Sarebbe bello se Parma 2020 costituisse l’occasione per intraprendere questa nuova avventura. È un progetto che richiederà tempo e impegno. Intanto si può fare subito il primo passo: divulgare l’esistenza e rendere più accessibile un Museo che, almeno sino a oggi, ha condotto un’esistenza un po’ umbratile, con l’aria di chi ci tiene a non essere notato.
Sono io che lo chiedo, o è Bodoni che parla con la mia voce? Non lo so, ma nutro la convinzione che, se oggi Bodoni potesse scegliere un portavoce, sceglierebbe me. Sarebbe il premio più bello alla mia lunga fedeltà nei suoi confronti, sia come collezionista sia come editore.
Da bambino traevo momenti di intensa felicità dalle figurine rare, qualche volta introvabili, che mi procuravo, spesso con astuti baratti. Da adulto ho continuato a essere collezionista, traendone le stesse candide gioie. La mia collezione di edizioni bodoniane è oggi la più vasta al mondo in mani private.

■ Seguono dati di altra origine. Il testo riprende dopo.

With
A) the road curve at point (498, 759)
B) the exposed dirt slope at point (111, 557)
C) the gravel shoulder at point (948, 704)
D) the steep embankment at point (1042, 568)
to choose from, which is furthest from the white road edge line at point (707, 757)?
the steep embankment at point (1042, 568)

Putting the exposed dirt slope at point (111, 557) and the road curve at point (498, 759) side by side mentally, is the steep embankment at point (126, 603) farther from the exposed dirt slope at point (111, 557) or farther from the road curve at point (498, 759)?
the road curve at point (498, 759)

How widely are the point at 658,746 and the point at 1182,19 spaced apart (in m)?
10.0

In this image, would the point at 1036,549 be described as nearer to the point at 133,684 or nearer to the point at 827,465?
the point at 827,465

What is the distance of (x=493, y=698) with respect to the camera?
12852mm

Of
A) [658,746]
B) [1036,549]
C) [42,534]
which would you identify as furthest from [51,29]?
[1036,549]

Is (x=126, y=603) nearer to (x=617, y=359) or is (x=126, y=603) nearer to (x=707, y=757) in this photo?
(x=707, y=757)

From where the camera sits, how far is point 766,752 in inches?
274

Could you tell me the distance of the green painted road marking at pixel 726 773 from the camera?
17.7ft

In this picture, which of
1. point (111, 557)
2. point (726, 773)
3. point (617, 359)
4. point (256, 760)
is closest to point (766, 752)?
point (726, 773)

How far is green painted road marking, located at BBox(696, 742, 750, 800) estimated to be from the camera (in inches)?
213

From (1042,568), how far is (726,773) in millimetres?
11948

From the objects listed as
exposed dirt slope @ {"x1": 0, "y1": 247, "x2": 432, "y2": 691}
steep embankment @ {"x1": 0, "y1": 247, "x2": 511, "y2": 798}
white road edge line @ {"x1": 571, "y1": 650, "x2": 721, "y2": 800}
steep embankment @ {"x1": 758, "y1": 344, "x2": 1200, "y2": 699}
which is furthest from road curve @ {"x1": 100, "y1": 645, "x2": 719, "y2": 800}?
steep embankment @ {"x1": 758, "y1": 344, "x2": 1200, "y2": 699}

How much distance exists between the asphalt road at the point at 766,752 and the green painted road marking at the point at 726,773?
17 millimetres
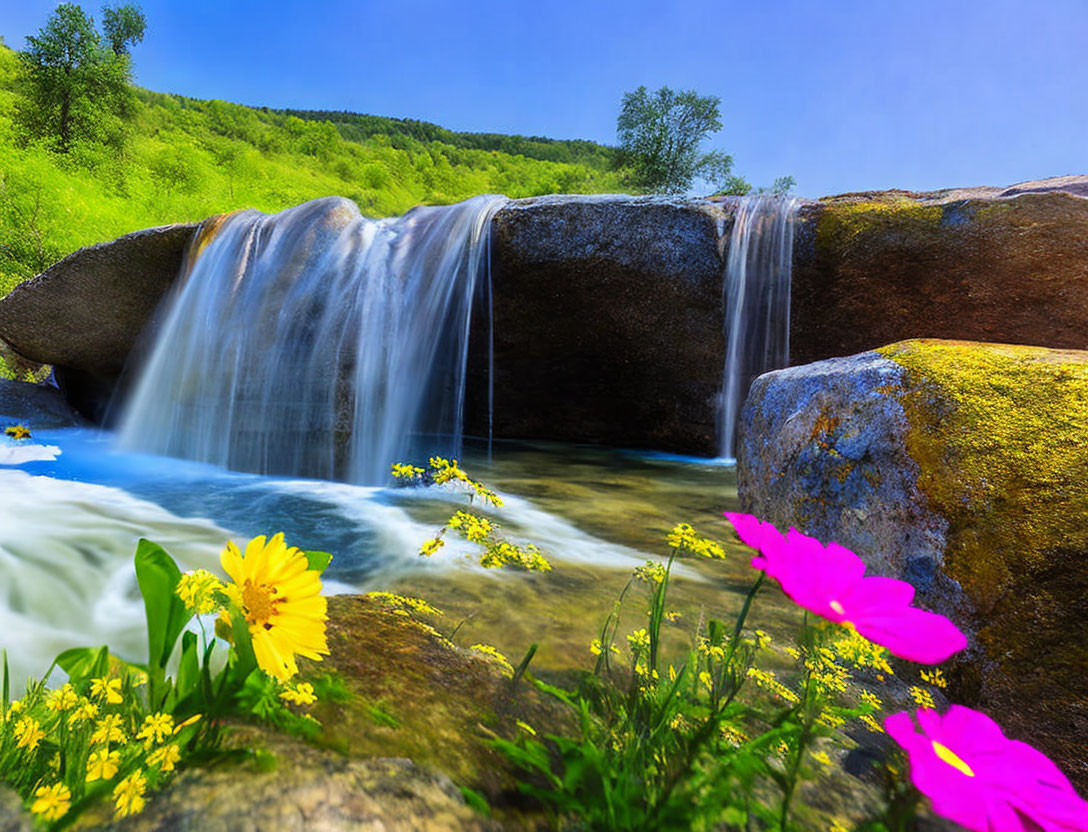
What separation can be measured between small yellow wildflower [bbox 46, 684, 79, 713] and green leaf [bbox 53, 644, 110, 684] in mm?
63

Se mi accadesse di incontrare l’ombra di Bodoni … ma qualche volta, aggirandomi nella mia Biblioteca, ha davvero l’impressione di incontrarla … la saluterei con le parole che Dante usò quando incontrò l’ombra di Virgilio: tu sei solo colui da cu’io tolsi / lo bello stile che m’ha fatto onore.
Tutta la mia attività editoriale si è svolta nel segno di Bodoni; ho usato e continuo a usare i suoi caratteri, non solo nei libri ma nei cataloghi, nei materiali promozionali, in tutto quello che esce dalla mia casa editrice e va in giro per il mondo, anche molto lontano da Parma; senza Bodoni non sarei editore, né sarei io.
La tradizione è qualcosa che va gustato. Mi rende felice e orgoglioso, mentre scrivo le righe che ora interrompo, pensare che siano destinate a un giornale di cui Bodoni fu per molti anni – per dirla con una locuzione di moda quando ero giovane – il Direttore artistico.